Para finalizar há mais uma característica que a literatura fantástica de Borges tem e que muitos escritores latino americanos bebem ainda hoje: A metalinguagem. Mais do que citações inteligentes como Vila Mattas & Bolaño, a metalinguagem de Borges está no próprio texto, bem claro como no Congresso ou o Livro de Areia, símbolos puros dessa fixação com a linguagem. Ao ler o livro de cabo a rabo você percebe como a obsessão por criar uma narrativa que se remeta a ela própria é mais pura neste livro e aí você percebe isso em todos. E fazendo uma digressão, uma das coisas que mais me assombraram em Borges é o fato de ele ter ficado cego progressivamente durante a vida. Um motivo de admiração que remete a antes de lê-lo, pois já conhecia sua fama, mas também de espanto, pois eu conseguiria me imaginar tomando uma Guinness com Joyce, ou discutindo com Saramago, mas nunca consegui imaginar Borges, pois para mim ele é impossível num aspecto mais alegórico e pessoal. Mas aí, as ironias veem e me mostraram algo recentemente: o fato da cegueira progressiva de Borges talvez, segundo seus maiores estudiosos, tenha sido a gênese de sua genialidade simbólica com a palavra, em criar novas imagens somente com as palavras. É um pensamento interessante pensar que um dos maiores escritores do mundo, tenha se tornado ainda mais genial em função da cegueira… mas não menos aterrorizante. Por isso e por mais um pouco, que não vai dar para escrever Borges, neste post bem passional. É um dos grandes escritores de todo o sempre.

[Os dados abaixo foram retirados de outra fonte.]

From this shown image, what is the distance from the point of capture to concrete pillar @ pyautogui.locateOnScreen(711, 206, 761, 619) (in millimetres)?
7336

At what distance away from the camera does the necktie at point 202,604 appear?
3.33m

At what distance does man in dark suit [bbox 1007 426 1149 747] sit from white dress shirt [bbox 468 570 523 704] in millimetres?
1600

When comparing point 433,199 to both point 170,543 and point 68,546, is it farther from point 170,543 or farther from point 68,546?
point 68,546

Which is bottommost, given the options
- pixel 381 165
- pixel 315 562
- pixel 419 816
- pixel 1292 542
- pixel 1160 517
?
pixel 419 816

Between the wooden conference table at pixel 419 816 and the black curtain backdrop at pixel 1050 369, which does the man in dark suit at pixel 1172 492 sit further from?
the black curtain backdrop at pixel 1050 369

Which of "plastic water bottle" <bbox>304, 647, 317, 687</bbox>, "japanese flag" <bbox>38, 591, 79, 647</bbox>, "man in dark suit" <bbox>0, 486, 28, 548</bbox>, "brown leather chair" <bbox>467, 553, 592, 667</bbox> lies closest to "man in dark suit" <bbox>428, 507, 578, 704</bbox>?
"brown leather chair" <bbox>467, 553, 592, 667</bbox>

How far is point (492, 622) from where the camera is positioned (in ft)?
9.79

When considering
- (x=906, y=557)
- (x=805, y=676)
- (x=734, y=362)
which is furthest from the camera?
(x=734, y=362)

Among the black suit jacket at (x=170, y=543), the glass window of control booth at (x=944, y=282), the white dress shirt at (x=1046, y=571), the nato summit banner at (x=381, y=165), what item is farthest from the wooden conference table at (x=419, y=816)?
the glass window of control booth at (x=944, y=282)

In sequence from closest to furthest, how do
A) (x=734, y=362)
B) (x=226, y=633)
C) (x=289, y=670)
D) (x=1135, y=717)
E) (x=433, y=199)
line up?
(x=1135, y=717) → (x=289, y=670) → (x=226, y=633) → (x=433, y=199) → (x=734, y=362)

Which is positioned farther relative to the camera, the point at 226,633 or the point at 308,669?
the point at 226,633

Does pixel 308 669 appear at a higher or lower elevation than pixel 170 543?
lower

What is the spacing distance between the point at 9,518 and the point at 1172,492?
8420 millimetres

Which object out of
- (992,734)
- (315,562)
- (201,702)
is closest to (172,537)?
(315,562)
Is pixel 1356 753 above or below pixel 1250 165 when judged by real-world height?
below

A obra está sendo reeditada pela Companhia das Letras e este exemplar específico está sendo o carro chefe da coleção ibero-americana da Folha de S.Paulo, que independendo de seu ponto de vista sócio-político sobre o o jornal que organiza essa coleção, é uma ótima oportunidade de se conhecer os nossos irmãos de língua e algum dos mais novos escritores brasileiros. Mas também Borges pode ser uma faca de dois gumes, então se você está estranhando o mundo borgiano, dê uma lida no post.

- Mas eu já ceguei até aqui?

Eu sei, mas a internet talvez seja o que em 1975 o leitor achou que seria impossível. Algo sem começo, sem fim no espaço e no tempo (quando eu escrevi? em 24 agosto. 24 de abril. quando você terminou de ler), com páginas sem numeração e mutável, que nunca estão no mesmo lugar. A internet é, no fim, o verdadeiro Livro de Areia. E em algum lugar deste tempo Borges sorri.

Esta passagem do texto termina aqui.